Source records
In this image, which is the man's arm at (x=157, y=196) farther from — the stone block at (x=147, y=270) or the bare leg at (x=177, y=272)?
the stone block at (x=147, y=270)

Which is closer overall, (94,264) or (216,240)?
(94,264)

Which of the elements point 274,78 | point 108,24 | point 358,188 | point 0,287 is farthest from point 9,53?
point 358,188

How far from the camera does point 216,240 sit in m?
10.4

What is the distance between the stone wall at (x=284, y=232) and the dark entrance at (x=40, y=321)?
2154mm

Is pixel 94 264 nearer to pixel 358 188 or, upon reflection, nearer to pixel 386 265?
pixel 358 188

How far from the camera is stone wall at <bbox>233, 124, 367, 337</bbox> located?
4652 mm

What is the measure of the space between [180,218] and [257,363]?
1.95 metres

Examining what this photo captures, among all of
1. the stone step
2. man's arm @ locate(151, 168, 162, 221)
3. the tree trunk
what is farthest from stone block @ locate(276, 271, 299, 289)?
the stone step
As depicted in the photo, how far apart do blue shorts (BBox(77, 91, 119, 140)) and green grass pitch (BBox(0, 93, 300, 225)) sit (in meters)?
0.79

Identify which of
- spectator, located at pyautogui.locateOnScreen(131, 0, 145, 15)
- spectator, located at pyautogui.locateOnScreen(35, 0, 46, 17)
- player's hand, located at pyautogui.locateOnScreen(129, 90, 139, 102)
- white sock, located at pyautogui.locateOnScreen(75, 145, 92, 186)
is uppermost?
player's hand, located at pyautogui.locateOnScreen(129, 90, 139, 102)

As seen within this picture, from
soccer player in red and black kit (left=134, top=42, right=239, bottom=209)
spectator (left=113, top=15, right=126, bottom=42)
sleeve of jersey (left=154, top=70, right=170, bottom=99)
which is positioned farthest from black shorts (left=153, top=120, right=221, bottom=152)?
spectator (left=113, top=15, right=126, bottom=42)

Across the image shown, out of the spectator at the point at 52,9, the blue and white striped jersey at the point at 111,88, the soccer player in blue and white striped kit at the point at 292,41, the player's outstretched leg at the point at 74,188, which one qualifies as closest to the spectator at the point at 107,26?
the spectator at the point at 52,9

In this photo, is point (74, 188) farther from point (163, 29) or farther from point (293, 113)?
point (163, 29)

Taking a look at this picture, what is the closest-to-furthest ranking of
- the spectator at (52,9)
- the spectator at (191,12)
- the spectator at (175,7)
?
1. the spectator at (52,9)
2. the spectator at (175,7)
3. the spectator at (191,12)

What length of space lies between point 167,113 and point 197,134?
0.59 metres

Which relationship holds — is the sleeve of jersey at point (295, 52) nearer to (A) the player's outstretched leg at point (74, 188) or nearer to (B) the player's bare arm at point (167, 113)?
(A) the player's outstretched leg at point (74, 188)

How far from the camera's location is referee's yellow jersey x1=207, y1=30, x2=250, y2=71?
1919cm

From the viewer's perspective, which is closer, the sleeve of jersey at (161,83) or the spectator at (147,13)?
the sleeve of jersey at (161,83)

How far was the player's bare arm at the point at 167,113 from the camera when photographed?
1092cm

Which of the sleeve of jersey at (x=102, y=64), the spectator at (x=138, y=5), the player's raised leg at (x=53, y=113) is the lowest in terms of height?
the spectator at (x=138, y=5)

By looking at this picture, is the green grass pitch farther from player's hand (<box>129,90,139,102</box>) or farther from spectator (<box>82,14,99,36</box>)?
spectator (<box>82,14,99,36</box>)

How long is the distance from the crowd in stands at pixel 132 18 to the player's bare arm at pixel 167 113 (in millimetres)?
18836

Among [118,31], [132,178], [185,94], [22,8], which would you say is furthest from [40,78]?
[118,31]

[Short exercise]: Reproduce the records from the line containing "How long is" through the end of the records, requests included, shifting every number in the answers (the distance figure and the coordinates) up by 139.

[Correct output]:
How long is the distance from the crowd in stands at pixel 132 18 to the player's bare arm at pixel 167 113 (in millimetres)?
18975

Among [118,31], [132,178], [185,94], [22,8], which would you say is furthest from [40,78]?
[257,170]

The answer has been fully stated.